## Start Supplied records

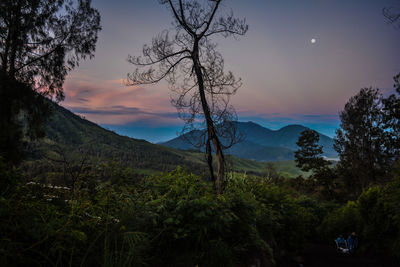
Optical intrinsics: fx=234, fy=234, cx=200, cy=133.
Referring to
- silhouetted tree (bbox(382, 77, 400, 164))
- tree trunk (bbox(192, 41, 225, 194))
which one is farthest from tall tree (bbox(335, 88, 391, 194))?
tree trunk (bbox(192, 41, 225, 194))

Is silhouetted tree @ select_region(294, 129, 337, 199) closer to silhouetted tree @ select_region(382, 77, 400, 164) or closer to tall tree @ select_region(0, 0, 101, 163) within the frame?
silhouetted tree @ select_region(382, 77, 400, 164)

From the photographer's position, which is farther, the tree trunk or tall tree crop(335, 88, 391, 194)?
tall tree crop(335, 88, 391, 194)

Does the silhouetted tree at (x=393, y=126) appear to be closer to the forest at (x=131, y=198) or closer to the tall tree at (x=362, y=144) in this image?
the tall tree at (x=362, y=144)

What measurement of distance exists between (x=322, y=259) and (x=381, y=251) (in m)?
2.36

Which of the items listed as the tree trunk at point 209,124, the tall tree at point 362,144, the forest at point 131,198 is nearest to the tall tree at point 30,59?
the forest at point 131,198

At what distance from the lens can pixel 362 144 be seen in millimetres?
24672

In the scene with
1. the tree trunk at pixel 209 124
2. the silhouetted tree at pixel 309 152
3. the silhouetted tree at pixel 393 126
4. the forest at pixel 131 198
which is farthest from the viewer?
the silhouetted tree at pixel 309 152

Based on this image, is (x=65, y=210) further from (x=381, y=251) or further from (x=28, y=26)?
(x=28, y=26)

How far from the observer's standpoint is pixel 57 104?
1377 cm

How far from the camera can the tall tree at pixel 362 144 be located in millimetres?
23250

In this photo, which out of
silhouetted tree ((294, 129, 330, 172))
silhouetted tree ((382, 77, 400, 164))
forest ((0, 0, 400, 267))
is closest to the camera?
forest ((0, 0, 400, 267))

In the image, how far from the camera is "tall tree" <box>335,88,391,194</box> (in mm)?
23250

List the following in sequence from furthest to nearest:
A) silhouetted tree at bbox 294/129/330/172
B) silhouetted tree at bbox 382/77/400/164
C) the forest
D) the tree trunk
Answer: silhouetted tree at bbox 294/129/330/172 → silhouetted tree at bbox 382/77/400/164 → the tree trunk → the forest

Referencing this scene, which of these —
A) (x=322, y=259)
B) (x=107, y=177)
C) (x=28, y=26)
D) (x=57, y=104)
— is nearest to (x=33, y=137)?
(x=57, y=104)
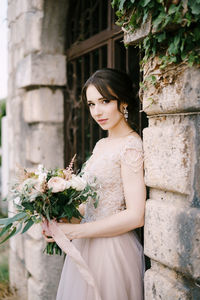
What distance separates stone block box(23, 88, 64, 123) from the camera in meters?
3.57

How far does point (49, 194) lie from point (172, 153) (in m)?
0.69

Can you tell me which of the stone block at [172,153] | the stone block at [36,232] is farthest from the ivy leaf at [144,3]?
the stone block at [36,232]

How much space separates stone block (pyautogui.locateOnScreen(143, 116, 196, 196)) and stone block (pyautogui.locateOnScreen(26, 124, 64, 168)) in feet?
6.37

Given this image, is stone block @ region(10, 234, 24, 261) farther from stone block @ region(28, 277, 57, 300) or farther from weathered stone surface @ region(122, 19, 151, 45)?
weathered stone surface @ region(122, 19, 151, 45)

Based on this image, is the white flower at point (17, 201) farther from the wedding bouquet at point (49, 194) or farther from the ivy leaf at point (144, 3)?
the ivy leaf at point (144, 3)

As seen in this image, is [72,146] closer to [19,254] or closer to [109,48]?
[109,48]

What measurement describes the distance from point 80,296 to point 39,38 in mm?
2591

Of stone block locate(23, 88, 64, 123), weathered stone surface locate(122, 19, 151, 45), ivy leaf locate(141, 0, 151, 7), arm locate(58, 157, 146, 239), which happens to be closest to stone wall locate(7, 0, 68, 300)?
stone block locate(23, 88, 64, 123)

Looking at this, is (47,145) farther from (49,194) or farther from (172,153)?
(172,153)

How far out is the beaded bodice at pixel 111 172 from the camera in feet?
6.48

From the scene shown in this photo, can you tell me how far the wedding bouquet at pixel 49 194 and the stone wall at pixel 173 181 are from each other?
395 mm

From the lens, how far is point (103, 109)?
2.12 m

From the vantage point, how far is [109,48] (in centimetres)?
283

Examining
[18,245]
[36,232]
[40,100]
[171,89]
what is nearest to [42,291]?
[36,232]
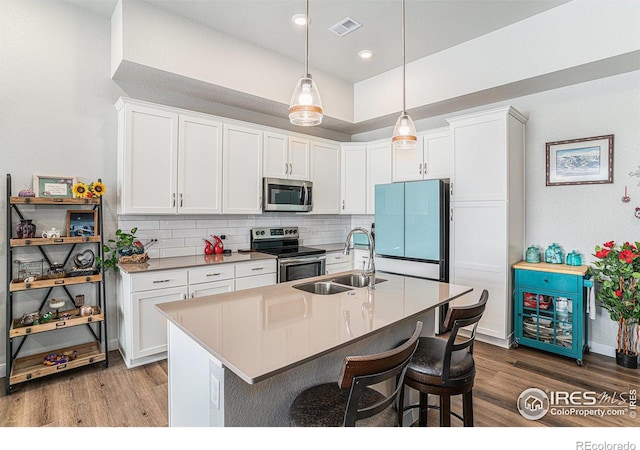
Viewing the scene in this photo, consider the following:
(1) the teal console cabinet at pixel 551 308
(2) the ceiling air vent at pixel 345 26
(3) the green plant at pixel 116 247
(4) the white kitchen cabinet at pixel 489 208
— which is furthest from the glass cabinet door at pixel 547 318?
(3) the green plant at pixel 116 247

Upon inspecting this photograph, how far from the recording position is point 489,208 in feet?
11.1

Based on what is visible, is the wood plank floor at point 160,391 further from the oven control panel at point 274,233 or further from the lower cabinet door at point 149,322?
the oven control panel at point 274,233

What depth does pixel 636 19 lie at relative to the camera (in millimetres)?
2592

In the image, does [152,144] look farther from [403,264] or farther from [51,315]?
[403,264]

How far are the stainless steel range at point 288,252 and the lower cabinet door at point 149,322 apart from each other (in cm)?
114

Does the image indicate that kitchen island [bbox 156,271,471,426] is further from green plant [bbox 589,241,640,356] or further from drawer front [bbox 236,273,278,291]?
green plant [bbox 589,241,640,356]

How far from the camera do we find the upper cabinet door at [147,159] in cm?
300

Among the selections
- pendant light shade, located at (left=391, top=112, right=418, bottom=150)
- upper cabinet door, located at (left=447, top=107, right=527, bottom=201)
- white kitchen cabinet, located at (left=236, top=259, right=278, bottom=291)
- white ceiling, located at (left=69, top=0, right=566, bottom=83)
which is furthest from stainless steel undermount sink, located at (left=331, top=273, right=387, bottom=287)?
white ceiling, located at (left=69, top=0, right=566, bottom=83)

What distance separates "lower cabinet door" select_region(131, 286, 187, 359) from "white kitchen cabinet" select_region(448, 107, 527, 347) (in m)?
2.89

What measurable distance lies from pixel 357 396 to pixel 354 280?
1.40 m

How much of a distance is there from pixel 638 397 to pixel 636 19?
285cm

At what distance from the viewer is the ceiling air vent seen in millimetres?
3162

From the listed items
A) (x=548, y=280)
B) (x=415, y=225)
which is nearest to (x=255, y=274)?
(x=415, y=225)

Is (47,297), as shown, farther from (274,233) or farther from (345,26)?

## End Supplied records

**The request**
Copy every row above word for word, leaving out the picture lines.

**Solution to this exercise**
Optical intrinsics: fx=234, fy=234, cx=200, cy=133.
Referring to
- silhouetted tree (bbox(382, 77, 400, 164))
- tree trunk (bbox(192, 41, 225, 194))
which one is farthest from tall tree (bbox(335, 88, 391, 194))?
tree trunk (bbox(192, 41, 225, 194))

Is silhouetted tree @ select_region(294, 129, 337, 199) closer to silhouetted tree @ select_region(382, 77, 400, 164) or closer to tall tree @ select_region(0, 0, 101, 163) within the frame?
silhouetted tree @ select_region(382, 77, 400, 164)

From the photographer's position, which is farther, the tree trunk or tall tree crop(335, 88, 391, 194)?
tall tree crop(335, 88, 391, 194)

Does the silhouetted tree at (x=393, y=126) appear to be closer to the forest at (x=131, y=198) or closer to the tall tree at (x=362, y=144) in this image?
the tall tree at (x=362, y=144)

What measurement of distance exists between (x=322, y=259) and (x=381, y=251) (in m)?
2.36

Which of the items listed as the tree trunk at point 209,124, the tall tree at point 362,144, the forest at point 131,198 is nearest to the tall tree at point 30,59?
the forest at point 131,198

At what distance from the lens can pixel 362 144 be seen in millimetres?
24672

In the scene with
1. the tree trunk at pixel 209 124
2. the silhouetted tree at pixel 309 152
3. the silhouetted tree at pixel 393 126
4. the forest at pixel 131 198
which is farthest from the viewer?
the silhouetted tree at pixel 309 152

Based on this image, is (x=65, y=210) further from (x=381, y=251) or further from (x=28, y=26)?
(x=28, y=26)

How far from the observer's standpoint is pixel 57 104?
1377 cm

How far from the camera can the tall tree at pixel 362 144 be located in millimetres?
23250

In this photo, which out of
silhouetted tree ((294, 129, 330, 172))
silhouetted tree ((382, 77, 400, 164))
forest ((0, 0, 400, 267))
is closest to the camera?
forest ((0, 0, 400, 267))

In the image, how far from the camera is "tall tree" <box>335,88,391,194</box> (in mm)?
23250

List the following in sequence from furthest to nearest:
A) silhouetted tree at bbox 294/129/330/172
B) silhouetted tree at bbox 382/77/400/164
C) the forest
D) the tree trunk
Answer: silhouetted tree at bbox 294/129/330/172 → silhouetted tree at bbox 382/77/400/164 → the tree trunk → the forest

Referencing this scene, which of these —
A) (x=322, y=259)
B) (x=107, y=177)
C) (x=28, y=26)
D) (x=57, y=104)
— is nearest to (x=33, y=137)?
(x=57, y=104)
What distance separates stone block box(23, 88, 64, 123) from the camera in meters?
3.57

How far does point (49, 194) lie from point (172, 153) (in m)?
0.69

Can you tell me which of the stone block at [172,153] | the stone block at [36,232] is farthest from the ivy leaf at [144,3]?
the stone block at [36,232]

How much space separates stone block (pyautogui.locateOnScreen(143, 116, 196, 196)) and stone block (pyautogui.locateOnScreen(26, 124, 64, 168)) in feet?
6.37

Given this image, is stone block @ region(10, 234, 24, 261) farther from stone block @ region(28, 277, 57, 300) or farther from weathered stone surface @ region(122, 19, 151, 45)?
weathered stone surface @ region(122, 19, 151, 45)

Based on this image, is the white flower at point (17, 201) farther from the wedding bouquet at point (49, 194) or farther from the ivy leaf at point (144, 3)?
the ivy leaf at point (144, 3)

As seen in this image, is [72,146] closer to [19,254] or closer to [109,48]?
[109,48]

What measurement describes the distance from point 80,296 to point 39,38 in mm?
2591

Of stone block locate(23, 88, 64, 123), weathered stone surface locate(122, 19, 151, 45), ivy leaf locate(141, 0, 151, 7), arm locate(58, 157, 146, 239), which happens to be closest to stone wall locate(7, 0, 68, 300)?
stone block locate(23, 88, 64, 123)

Looking at this, is (47,145) farther from (49,194) or farther from (172,153)?
(172,153)

How far out is the beaded bodice at pixel 111 172 from the camera in feet?
6.48

From the scene shown in this photo, can you tell me how far the wedding bouquet at pixel 49 194 and the stone wall at pixel 173 181 are from each other?
395 mm

From the lens, how far is point (103, 109)?
2.12 m

From the vantage point, how far is [109,48] (in centimetres)?
283

Examining
[18,245]
[36,232]
[40,100]
[171,89]
what is nearest to [42,291]?
[36,232]
Viewing the scene in this photo, consider the following:
(1) the teal console cabinet at pixel 551 308
(2) the ceiling air vent at pixel 345 26
(3) the green plant at pixel 116 247
(4) the white kitchen cabinet at pixel 489 208
— which is furthest from the glass cabinet door at pixel 547 318?
(3) the green plant at pixel 116 247

Upon inspecting this photograph, how far from the recording position is point 489,208 in feet?
11.1

Based on what is visible, is the wood plank floor at point 160,391 further from the oven control panel at point 274,233 or further from the lower cabinet door at point 149,322?
the oven control panel at point 274,233

What depth does pixel 636 19 lie at relative to the camera (in millimetres)?
2592

In the image, does [152,144] look farther from [403,264] or farther from [51,315]?
[403,264]

How far are the stainless steel range at point 288,252 and the lower cabinet door at point 149,322 apart from each other (in cm)?
114

Does the image indicate that kitchen island [bbox 156,271,471,426] is further from green plant [bbox 589,241,640,356] or further from drawer front [bbox 236,273,278,291]?
green plant [bbox 589,241,640,356]

How far from the camera do we find the upper cabinet door at [147,159] in cm?
300

Among the selections
- pendant light shade, located at (left=391, top=112, right=418, bottom=150)
- upper cabinet door, located at (left=447, top=107, right=527, bottom=201)
- white kitchen cabinet, located at (left=236, top=259, right=278, bottom=291)
- white ceiling, located at (left=69, top=0, right=566, bottom=83)
which is furthest from stainless steel undermount sink, located at (left=331, top=273, right=387, bottom=287)?
white ceiling, located at (left=69, top=0, right=566, bottom=83)

What distance separates "lower cabinet door" select_region(131, 286, 187, 359) from "white kitchen cabinet" select_region(448, 107, 527, 347) (in m)?
2.89

What measurable distance lies from pixel 357 396 to pixel 354 280?
1.40 m

How much of a distance is there from pixel 638 397 to pixel 636 19?
285cm

At what distance from the viewer is the ceiling air vent seen in millimetres?
3162

From the listed items
A) (x=548, y=280)
B) (x=415, y=225)
which is nearest to (x=255, y=274)?
(x=415, y=225)

Is (47,297), as shown, farther from (274,233) or farther from (345,26)?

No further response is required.